Siflan Angi merupakan mantan anggota DPRD Kabupaten Sikka selama tiga periode. Saat Jokowi mengunjungi Maumere, dia menyaksikan langsung reaksi warga Maumere menyambut kedatangan Kepala Negara.

Siflan mengatakan, membandingkan kerumunan penyambutan Presiden Jokowi dan kerumunan saat penjemputan mantan pimpinan FPI, Rizieq Shihab di Bandara Soekarno Hatta pada 10 November 2020 lalu merupakan sebuah pernyataan yang ngawur.

"Itu pernyataan ngawur, karena status Rizieq Shihab saja beda.
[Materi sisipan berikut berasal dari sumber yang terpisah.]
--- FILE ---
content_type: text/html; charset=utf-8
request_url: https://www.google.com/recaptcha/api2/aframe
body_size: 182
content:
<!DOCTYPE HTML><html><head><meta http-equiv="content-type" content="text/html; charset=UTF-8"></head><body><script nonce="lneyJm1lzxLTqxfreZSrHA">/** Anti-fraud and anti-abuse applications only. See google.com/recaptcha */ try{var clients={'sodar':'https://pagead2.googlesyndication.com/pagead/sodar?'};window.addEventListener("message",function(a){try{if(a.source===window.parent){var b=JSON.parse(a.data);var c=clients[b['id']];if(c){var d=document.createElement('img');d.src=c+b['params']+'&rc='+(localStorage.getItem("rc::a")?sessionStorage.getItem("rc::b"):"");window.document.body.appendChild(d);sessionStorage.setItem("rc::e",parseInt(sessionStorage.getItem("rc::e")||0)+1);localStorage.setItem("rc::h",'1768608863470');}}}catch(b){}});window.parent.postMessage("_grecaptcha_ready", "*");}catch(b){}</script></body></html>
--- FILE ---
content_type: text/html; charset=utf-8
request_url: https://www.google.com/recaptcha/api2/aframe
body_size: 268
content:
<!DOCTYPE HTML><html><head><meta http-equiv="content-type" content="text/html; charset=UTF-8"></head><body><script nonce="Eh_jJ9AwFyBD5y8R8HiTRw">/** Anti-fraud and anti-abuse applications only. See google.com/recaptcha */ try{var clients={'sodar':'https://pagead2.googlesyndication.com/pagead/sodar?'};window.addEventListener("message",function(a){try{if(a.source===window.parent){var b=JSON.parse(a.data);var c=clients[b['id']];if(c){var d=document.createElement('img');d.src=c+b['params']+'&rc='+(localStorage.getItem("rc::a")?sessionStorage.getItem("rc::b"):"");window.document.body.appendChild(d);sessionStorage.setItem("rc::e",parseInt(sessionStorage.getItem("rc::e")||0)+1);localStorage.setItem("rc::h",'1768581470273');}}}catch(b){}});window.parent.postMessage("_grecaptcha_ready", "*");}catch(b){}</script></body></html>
Masa samakan dengan Presiden (Jokowi)," jelasnya.

Siflan menjelaskan, ketika Jokowi dikabarkan akan mengunjungi Maumere untuk meresmikan Bendungan Napun Gete, warga Sikka diminta untuk menjaga jarak dan memakai masker sesuai protokol kesehatan.

Dia mengakui memang terjadi kerumunan di dua titik, namun semuanya bersifat spontan dan insidentil.

"Fakta membuktikan, saat Jokowi lewat, titik pertama di dekat rumah Pak Melki Mekeng (Anggota Komisi XI DPR RI), itu warga berkemurum, histeris. Artinya spontanitas dan insidentil. Bukan seperti yang dikatakan para oknum jika ini rekayasa. Rakayasa apa?," kata dia.

Menurut Siflan, histeria warga Maumere pada hari itu merupakan bentuk kecintaan mereka terhadap Jokowi. "Lihat Pak Jokowi di televisi saja histeris, apagi lihat dekat," kata dia.

Menurut kabar yang didengar Siflan, pascakunjungan Jokowi kunjungan ke Maumere, Pemda Sikka sudah melakukan rapid antigen terhadap warga yang berkerumun di dua lokasi.

"Sudah berapa hari ini, Pemda Sikka mengammbil tes antigen, semua negatif," kata Siflan.

Dia menambahkan, kunjungan Jokowi ke Maumere memberikan kebahagiaan tersendiri. Menurutnya, Jokowi sangat peduli dengan warga NTT yang dicap miskin dan terbelakang.

"Kami masyarakat Sikka bersyukur dan mendokan Pak Jokowi," ujar Siflan.